— Page extract —
## begin

## #ZKPoD

**Category:** Crypto
**Difficulty:** Medium/Hard
**Author:** Robin_Jadoul

### #Description

*Pointing at a butterfly* Is this a zero knowledge proof of decryption?

### #Distribution

### #Deploy notes

Needs `flag.txt`

, `zkpod.py`

and `private.txt`

### #Solution

The protocol provides an RSA-encrypted version of the flag, and offers to take any ciphertext, decrypt it and sign a fixed message with it as private key, by computing a Schnorr signature.
The signature consists of $(r, s)$ with $r = g^k \pmod P$ and $s = k - m\cdot H(r || M)$, where $m$ is the decrypted message, $M$ is the fixed signature message and $k$ is a uniform random number in the range $[0, P - 1)$.
With the Legendre symbol, we can deduce the parity of $k$.

## end

— Collected data —
## begin

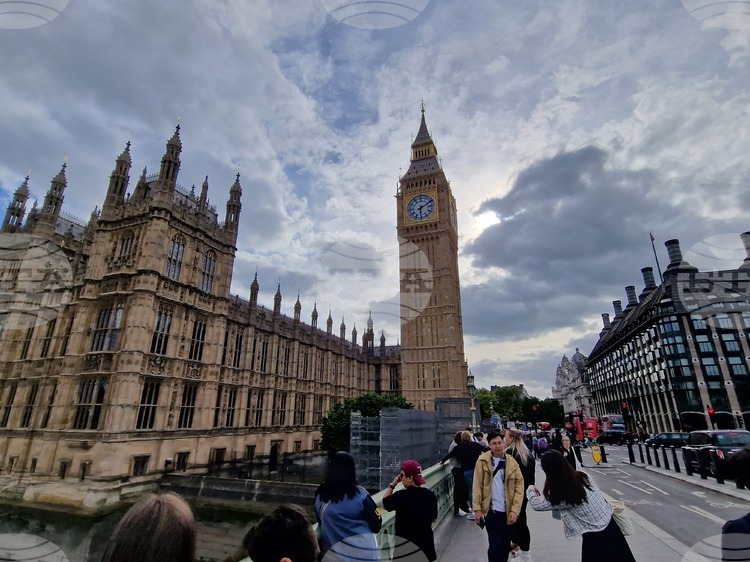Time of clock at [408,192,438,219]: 6:10
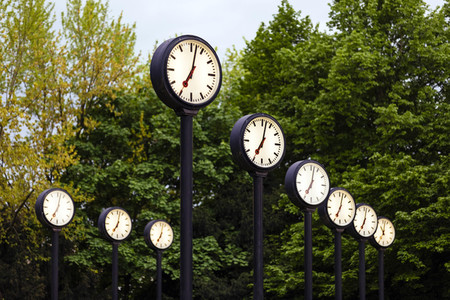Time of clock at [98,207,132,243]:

## end

— Requests —
1. According to the ZKPoD writeup, what can be deduced with the Legendre symbol?
2. Do these statements agree with the ZKPoD writeup? (a) The challenge's difficulty is listed as Easy. (b) The flag is given in RSA-encrypted form. (c) The fixed message is signed by computing an ECDSA signature.
3. Reproduce the passage of the ZKPoD writeup that starts at the words "### #Solution" and ends after "a Schnorr signature.".
Answer from the ZKPoD writeup alone, not from the data.

— Solutions to the problems —
1. The parity of k.

2.
(a) No: "Medium/Hard".
(b) Yes: "The protocol provides an RSA-encrypted version of the flag".
(c) No: "by computing a Schnorr signature".

3.
### #Solution

The protocol provides an RSA-encrypted version of the flag, and offers to take any ciphertext, decrypt it and sign a fixed message with it as private key, by computing a Schnorr signature.